Records from a spatial question set:
## BEGIN
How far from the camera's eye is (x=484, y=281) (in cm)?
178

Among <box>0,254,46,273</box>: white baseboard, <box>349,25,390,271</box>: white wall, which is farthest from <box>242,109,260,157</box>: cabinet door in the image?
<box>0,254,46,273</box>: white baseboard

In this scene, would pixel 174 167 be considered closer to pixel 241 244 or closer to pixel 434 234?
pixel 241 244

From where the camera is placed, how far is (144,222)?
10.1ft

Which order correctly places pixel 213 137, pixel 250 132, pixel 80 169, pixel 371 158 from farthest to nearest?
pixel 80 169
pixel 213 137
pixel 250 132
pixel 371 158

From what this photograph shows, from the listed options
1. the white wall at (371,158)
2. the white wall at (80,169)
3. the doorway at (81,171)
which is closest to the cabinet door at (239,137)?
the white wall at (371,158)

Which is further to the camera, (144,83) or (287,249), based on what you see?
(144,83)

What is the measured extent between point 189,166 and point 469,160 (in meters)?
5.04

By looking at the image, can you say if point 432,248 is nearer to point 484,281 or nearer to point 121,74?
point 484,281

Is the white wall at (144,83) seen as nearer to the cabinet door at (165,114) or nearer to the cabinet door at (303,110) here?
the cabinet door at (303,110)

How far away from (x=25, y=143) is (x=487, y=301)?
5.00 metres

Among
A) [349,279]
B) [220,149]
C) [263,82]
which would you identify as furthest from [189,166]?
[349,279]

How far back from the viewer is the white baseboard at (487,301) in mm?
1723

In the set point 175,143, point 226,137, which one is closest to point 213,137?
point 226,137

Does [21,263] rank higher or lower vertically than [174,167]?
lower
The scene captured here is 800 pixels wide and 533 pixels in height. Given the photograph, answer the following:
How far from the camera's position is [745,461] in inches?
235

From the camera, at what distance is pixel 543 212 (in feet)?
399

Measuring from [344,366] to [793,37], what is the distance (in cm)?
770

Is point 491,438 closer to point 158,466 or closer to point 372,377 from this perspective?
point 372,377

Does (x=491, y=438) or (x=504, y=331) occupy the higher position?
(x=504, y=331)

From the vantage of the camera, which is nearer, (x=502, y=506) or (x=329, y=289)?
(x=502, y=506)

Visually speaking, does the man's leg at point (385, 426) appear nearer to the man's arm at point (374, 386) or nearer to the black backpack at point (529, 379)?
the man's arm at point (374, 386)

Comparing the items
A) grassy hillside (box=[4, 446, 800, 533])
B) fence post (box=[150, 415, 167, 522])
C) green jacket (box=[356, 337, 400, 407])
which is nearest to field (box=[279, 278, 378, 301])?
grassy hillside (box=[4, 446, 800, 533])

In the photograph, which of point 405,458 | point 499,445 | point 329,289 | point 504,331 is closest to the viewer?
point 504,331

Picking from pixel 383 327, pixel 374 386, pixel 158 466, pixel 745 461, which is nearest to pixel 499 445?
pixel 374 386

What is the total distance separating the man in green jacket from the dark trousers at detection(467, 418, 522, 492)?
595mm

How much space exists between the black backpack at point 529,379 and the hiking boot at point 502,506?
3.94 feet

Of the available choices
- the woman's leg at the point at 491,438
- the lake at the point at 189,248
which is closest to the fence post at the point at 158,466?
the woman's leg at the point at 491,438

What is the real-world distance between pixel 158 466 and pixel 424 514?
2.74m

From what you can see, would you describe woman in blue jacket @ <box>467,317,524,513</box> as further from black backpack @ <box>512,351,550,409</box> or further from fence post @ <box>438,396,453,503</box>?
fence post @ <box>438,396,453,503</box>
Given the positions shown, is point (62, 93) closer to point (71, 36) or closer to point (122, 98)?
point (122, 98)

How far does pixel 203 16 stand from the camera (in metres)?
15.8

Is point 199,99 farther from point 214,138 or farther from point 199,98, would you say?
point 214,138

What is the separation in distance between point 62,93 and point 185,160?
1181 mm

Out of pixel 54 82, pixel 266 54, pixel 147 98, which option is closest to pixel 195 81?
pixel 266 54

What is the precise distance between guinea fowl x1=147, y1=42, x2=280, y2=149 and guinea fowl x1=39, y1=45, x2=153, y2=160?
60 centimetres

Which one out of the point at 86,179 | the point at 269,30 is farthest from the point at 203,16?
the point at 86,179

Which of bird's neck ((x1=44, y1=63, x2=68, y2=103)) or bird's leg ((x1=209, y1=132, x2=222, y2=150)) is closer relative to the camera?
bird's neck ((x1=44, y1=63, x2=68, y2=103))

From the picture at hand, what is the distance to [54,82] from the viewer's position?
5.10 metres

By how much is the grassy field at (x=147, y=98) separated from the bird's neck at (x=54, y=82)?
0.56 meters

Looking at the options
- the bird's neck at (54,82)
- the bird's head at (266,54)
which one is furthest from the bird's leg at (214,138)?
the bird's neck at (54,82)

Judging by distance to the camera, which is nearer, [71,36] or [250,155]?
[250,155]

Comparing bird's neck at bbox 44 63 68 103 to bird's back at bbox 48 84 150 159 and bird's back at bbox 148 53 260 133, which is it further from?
## END
Put every line of all the records above into a JSON list of strings, one string per line, leaving out the blank lines.

[
  "How far from the camera's eye is (x=484, y=281) (in cm)?",
  "178",
  "Among <box>0,254,46,273</box>: white baseboard, <box>349,25,390,271</box>: white wall, which is farthest from <box>242,109,260,157</box>: cabinet door in the image?",
  "<box>0,254,46,273</box>: white baseboard",
  "In this scene, would pixel 174 167 be considered closer to pixel 241 244 or closer to pixel 434 234?",
  "pixel 241 244",
  "From where the camera is placed, how far is (144,222)?",
  "10.1ft",
  "Which order correctly places pixel 213 137, pixel 250 132, pixel 80 169, pixel 371 158 from farthest to nearest?",
  "pixel 80 169",
  "pixel 213 137",
  "pixel 250 132",
  "pixel 371 158",
  "From what this photograph shows, from the listed options",
  "1. the white wall at (371,158)",
  "2. the white wall at (80,169)",
  "3. the doorway at (81,171)",
  "which is closest to the cabinet door at (239,137)?",
  "the white wall at (371,158)",
  "Which is further to the camera, (144,83) or (287,249), based on what you see?",
  "(144,83)",
  "What is the measured extent between point 189,166 and point 469,160 (in meters)?",
  "5.04",
  "By looking at the image, can you say if point 432,248 is nearer to point 484,281 or nearer to point 121,74?",
  "point 484,281",
  "Is the white wall at (144,83) seen as nearer to the cabinet door at (165,114) or nearer to the cabinet door at (303,110) here?",
  "the cabinet door at (303,110)",
  "How far away from (x=25, y=143) is (x=487, y=301)?",
  "5.00 metres",
  "Among",
  "A) [349,279]",
  "B) [220,149]",
  "C) [263,82]",
  "which would you identify as furthest from [189,166]?",
  "[349,279]",
  "How far back from the viewer is the white baseboard at (487,301) in mm?",
  "1723",
  "In the set point 175,143, point 226,137, which one is closest to point 213,137?",
  "point 226,137",
  "Does [21,263] rank higher or lower vertically than [174,167]?",
  "lower",
  "The scene captured here is 800 pixels wide and 533 pixels in height. Given the photograph, answer the following:",
  "How far from the camera's position is [745,461] in inches?",
  "235",
  "From the camera, at what distance is pixel 543 212 (in feet)?",
  "399",
  "Measuring from [344,366] to [793,37], what is the distance (in cm)?",
  "770",
  "Is point 491,438 closer to point 158,466 or closer to point 372,377 from this perspective?",
  "point 372,377",
  "Does (x=491, y=438) or (x=504, y=331) occupy the higher position?",
  "(x=504, y=331)",
  "From the vantage of the camera, which is nearer, (x=502, y=506) or (x=329, y=289)?",
  "(x=502, y=506)",
  "Visually speaking, does the man's leg at point (385, 426) appear nearer to the man's arm at point (374, 386) or nearer to the black backpack at point (529, 379)?",
  "the man's arm at point (374, 386)",
  "Comparing the items",
  "A) grassy hillside (box=[4, 446, 800, 533])",
  "B) fence post (box=[150, 415, 167, 522])",
  "C) green jacket (box=[356, 337, 400, 407])",
  "which is nearest to field (box=[279, 278, 378, 301])?",
  "grassy hillside (box=[4, 446, 800, 533])",
  "In the photograph, which of point 405,458 | point 499,445 | point 329,289 | point 504,331 is closest to the viewer?",
  "point 504,331",
  "Picking from pixel 383 327, pixel 374 386, pixel 158 466, pixel 745 461, which is nearest to pixel 499 445?",
  "pixel 374 386",
  "What is the total distance separating the man in green jacket from the dark trousers at detection(467, 418, 522, 492)?",
  "595mm",
  "How much space exists between the black backpack at point 529,379 and the hiking boot at point 502,506?",
  "3.94 feet",
  "Of the available choices",
  "- the woman's leg at the point at 491,438",
  "- the lake at the point at 189,248",
  "which is closest to the fence post at the point at 158,466?",
  "the woman's leg at the point at 491,438",
  "What is the real-world distance between pixel 158 466 and pixel 424 514?",
  "2.74m",
  "From what you can see, would you describe woman in blue jacket @ <box>467,317,524,513</box> as further from black backpack @ <box>512,351,550,409</box> or further from fence post @ <box>438,396,453,503</box>?",
  "fence post @ <box>438,396,453,503</box>",
  "Given the positions shown, is point (62, 93) closer to point (71, 36) or closer to point (122, 98)?",
  "point (122, 98)",
  "How far does pixel 203 16 stand from the camera (in metres)?",
  "15.8",
  "Is point 199,99 farther from point 214,138 or farther from point 199,98, would you say?",
  "point 214,138",
  "What is the separation in distance between point 62,93 and point 185,160?",
  "1181 mm",
  "Out of pixel 54 82, pixel 266 54, pixel 147 98, which option is closest to pixel 195 81?",
  "pixel 266 54",
  "What is the precise distance between guinea fowl x1=147, y1=42, x2=280, y2=149 and guinea fowl x1=39, y1=45, x2=153, y2=160?",
  "60 centimetres",
  "Which one out of the point at 86,179 | the point at 269,30 is farthest from the point at 203,16?",
  "the point at 86,179",
  "Which of bird's neck ((x1=44, y1=63, x2=68, y2=103)) or bird's leg ((x1=209, y1=132, x2=222, y2=150)) is closer relative to the camera?",
  "bird's neck ((x1=44, y1=63, x2=68, y2=103))",
  "From the picture at hand, what is the distance to [54,82] from the viewer's position?",
  "5.10 metres",
  "By how much is the grassy field at (x=147, y=98) separated from the bird's neck at (x=54, y=82)?",
  "0.56 meters",
  "Looking at the options",
  "- the bird's neck at (54,82)",
  "- the bird's head at (266,54)",
  "which one is furthest from the bird's leg at (214,138)?",
  "the bird's neck at (54,82)",
  "Judging by distance to the camera, which is nearer, [71,36] or [250,155]?",
  "[250,155]",
  "Comparing bird's neck at bbox 44 63 68 103 to bird's back at bbox 48 84 150 159 and bird's back at bbox 148 53 260 133, which is it further from?"
]